2. Companies that become victims of data theft or other data security breaches can be ordered in civil class action lawsuits to pay statutory damages between $100 to $750 per California resident and incident, or actual damages, whichever is greater, and any other relief a court deems proper, subject to an option of the California Attorney General’s Office to prosecute the company instead of allowing civil suits to be brought against it (Cal. Civ. Code § 1798.150).
3. A fine up to $7,500 for each intentional violation and $2,500 for each unintentional violation (Cal. Civ. Code § 1798.155).
4. Privacy notices must be accessible and have alternative format access clearly called out.

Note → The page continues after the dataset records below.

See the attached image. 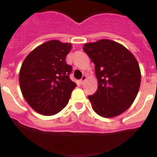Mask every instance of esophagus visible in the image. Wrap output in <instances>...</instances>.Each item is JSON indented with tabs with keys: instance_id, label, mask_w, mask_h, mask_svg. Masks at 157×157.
<instances>
[{
	"instance_id": "obj_1",
	"label": "esophagus",
	"mask_w": 157,
	"mask_h": 157,
	"mask_svg": "<svg viewBox=\"0 0 157 157\" xmlns=\"http://www.w3.org/2000/svg\"><path fill=\"white\" fill-rule=\"evenodd\" d=\"M86 79H87V76H86V75H83L82 78L80 79V83H81V84H83V83H84V82L86 81Z\"/></svg>"
}]
</instances>
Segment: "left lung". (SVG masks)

Definition of personal data
CCPA defines personal information as: information that identifies, relates to, describes, is reasonably capable of being associated with, or could reasonably be linked, directly or indirectly, with a particular consumer or household such as a real name, alias, postal address, unique personal identifier, online identifier, Internet Protocol address, email address, account name, social security number, driver’s license number, passport number, or other similar identifiers.
An additional caveat identifies, relates to, describes, or is capable of being associated with, a particular individual, including, but not limited to, their name, signature, Social Security number, physical characteristics or description, address, telephone number, passport number, driver’s license or state identification card number, insurance policy number, education, employment, employment history, bank account number, credit card number, debit card number, or any other financial information, medical information, or health insurance information.
It does not consider Publicly Available Information as personal.
Key differences between CCPA and the European Union’s GDPR include:
1. The scope and territorial reach of each
2. Definitions related to protected information
4. Levels of specificity
5. Opt-out right for sales of personal information.
CCPA differs in definition of personal information from GDPR as in some cases the CCPA only considers data that was provided by a consumer and excludes personal data that was purchased by, or acquired through, third parties[the italicized portion of this sentence is open to debate]. The GDPR does not make that distinction and covers all personal data regardless of source (even in the event of sensitive personal information, this doesn’t apply if the information was manifestly made public by the data subject themselves, following the exception under Art.9(2),e). As such the definition in GDPR is much broader than defined in the CCPA.